Work to complete »
**a)** From the germline editing article, transcribe the part that opens with the words containing "NEW YORK (GenomeWeb)" and closes with "germline genome editing.".
**b)** According to the germline editing article, who are the cochairs of the commission's international oversight board?

Passage provided »
========================================================================

NEW YORK (GenomeWeb) – The US National Academy of Medicine, the US National Academy of Sciences, and the Royal Society of the UK announce today that they are working with science and medical academies around the world to develop a framework for scientists, clinicians, and regulatory authorities on the appropriate use of human germline genome editing.
The framework will identify the scientific, medical, and ethical requirements that should be considered before CRISPR research can be applied to the clinical, if society concludes that heritable human genome editing applications are acceptable, the commission said.
The commission's formation came as a response to the work of He Jiankui, the Chinese scientist who shocked the world last November when he announced that he had edited the germlines of twin embryos. He was widely condemned by the global scientific community for violating scientific principles and ethical norms.
"These revelations at the [the Second International Summit on Human Genome Editing] in Hong Kong underscore the urgent need for an internationally accepted framework to help scientists, medical experts, and regulators address the complex scientific and medical issues surrounding clinical use of germline genome editing," National Academy of Medicine President Victor Dzau and Royal Society Vice President John Skehel, cochairs of the commission's international oversight board, said in a statement. "We also welcome the formation of the World Health Organization's Expert Advisory Committee on Developing Global Standards for Governance and Oversight of Human Genome editing that will operate in parallel to our commission."

========================================================================

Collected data

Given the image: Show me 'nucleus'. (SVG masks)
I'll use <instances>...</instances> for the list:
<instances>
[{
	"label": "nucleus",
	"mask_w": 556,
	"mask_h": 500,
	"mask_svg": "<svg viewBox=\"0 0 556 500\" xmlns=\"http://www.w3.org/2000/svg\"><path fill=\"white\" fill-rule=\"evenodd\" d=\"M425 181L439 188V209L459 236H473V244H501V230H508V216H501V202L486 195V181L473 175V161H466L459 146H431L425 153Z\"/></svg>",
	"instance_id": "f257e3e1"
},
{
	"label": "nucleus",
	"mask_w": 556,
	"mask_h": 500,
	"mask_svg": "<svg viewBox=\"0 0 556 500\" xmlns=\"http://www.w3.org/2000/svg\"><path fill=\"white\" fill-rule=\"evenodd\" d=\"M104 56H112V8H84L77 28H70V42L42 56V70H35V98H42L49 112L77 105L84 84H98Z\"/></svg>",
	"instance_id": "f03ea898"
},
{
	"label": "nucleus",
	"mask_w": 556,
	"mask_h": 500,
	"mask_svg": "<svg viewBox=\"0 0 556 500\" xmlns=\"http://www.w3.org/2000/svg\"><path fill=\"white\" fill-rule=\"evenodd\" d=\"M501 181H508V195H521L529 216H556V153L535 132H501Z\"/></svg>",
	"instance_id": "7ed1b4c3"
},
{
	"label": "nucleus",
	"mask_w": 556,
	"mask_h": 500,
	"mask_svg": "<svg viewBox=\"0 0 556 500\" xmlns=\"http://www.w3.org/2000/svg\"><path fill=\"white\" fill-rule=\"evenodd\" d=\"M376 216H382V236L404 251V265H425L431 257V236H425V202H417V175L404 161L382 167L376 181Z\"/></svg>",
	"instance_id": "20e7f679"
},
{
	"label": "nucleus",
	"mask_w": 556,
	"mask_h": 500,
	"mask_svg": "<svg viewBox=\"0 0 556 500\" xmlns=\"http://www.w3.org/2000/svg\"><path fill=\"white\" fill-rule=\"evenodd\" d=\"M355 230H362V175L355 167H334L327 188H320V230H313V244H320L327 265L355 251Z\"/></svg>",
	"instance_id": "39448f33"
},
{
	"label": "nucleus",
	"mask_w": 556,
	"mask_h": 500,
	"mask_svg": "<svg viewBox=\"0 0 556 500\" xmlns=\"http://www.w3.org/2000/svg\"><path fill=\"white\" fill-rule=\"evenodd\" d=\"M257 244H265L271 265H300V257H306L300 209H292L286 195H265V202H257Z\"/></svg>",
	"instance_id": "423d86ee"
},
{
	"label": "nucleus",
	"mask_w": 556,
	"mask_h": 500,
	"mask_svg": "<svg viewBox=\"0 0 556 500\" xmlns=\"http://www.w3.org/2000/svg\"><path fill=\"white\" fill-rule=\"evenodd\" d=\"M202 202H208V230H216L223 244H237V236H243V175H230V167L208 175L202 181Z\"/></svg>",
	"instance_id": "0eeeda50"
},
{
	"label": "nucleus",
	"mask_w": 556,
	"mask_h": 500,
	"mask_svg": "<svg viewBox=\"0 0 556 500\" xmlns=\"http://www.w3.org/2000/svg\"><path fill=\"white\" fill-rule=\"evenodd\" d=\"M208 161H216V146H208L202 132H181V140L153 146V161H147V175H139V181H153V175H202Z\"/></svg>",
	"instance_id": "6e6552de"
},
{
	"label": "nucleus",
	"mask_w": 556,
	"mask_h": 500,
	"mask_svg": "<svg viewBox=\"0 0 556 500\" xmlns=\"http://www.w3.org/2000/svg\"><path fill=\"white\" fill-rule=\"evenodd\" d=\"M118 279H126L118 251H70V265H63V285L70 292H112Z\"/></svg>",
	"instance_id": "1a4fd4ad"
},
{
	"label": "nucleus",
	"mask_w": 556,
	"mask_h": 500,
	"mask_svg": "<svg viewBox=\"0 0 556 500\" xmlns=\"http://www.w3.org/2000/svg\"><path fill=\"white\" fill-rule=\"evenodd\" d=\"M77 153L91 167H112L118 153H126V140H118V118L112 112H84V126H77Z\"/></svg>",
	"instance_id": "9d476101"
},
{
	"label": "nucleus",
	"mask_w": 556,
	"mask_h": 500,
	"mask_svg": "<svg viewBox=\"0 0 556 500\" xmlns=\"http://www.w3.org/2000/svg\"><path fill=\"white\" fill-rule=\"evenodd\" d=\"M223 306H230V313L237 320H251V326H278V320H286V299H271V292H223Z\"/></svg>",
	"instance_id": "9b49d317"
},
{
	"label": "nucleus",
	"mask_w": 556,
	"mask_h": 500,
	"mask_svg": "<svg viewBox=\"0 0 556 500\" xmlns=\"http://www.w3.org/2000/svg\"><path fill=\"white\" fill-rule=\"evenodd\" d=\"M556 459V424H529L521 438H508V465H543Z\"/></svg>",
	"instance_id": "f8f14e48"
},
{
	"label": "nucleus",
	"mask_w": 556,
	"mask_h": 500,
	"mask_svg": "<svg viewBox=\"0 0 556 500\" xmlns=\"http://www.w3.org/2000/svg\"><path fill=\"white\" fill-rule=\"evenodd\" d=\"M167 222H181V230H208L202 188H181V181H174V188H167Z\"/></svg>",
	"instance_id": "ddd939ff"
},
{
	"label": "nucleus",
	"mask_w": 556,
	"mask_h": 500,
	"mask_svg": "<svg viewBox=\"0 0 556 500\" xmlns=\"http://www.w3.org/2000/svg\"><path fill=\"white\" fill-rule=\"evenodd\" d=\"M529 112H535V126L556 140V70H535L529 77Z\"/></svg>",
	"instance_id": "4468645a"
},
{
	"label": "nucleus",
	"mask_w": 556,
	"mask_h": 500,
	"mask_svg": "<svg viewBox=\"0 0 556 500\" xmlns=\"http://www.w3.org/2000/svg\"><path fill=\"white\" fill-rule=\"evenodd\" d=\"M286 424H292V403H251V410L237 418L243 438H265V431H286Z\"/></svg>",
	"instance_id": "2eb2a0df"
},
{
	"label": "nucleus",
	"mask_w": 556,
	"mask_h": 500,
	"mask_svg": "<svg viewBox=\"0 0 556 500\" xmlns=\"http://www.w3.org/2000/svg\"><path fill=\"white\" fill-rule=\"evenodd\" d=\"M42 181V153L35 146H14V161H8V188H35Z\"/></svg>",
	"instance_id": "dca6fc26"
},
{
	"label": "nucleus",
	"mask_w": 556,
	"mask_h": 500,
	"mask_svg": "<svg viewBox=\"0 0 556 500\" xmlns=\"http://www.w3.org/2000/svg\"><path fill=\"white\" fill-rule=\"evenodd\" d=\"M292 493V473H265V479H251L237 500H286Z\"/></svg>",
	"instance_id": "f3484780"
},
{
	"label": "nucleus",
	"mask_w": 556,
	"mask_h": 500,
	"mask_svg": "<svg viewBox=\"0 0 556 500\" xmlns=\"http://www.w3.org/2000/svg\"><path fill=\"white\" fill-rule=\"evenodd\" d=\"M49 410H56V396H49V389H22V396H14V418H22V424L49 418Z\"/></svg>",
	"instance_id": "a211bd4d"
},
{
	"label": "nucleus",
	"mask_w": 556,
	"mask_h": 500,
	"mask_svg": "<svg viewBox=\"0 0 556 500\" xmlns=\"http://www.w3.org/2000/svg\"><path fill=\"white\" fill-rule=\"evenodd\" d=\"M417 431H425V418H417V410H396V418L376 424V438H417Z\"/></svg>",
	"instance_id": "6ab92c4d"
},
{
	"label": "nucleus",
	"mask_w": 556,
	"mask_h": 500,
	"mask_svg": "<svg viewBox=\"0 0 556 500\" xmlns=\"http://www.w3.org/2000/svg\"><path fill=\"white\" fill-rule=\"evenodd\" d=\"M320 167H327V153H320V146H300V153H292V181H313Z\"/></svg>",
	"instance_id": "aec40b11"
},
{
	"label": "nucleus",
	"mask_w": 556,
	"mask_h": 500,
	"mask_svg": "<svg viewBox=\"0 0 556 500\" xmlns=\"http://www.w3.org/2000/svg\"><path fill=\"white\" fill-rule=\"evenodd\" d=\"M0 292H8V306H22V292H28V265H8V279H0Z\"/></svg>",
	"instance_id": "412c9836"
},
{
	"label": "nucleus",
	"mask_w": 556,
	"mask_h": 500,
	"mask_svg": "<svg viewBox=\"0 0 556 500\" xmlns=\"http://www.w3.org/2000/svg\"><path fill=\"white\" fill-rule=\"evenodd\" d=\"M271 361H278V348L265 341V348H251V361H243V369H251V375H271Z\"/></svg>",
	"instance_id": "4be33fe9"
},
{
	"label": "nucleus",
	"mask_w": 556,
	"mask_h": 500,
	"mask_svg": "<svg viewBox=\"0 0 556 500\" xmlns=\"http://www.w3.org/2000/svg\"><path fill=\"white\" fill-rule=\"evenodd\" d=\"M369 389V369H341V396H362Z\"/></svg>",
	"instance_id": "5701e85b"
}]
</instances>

========================================================================

Task-by-task solutions »
**a)**
NEW YORK (GenomeWeb) – The US National Academy of Medicine, the US National Academy of Sciences, and the Royal Society of the UK announce today that they are working with science and medical academies around the world to develop a framework for scientists, clinicians, and regulatory authorities on the appropriate use of human germline genome editing.

**b)** Victor Dzau, President of the National Academy of Medicine, and John Skehel, Vice President of the Royal Society.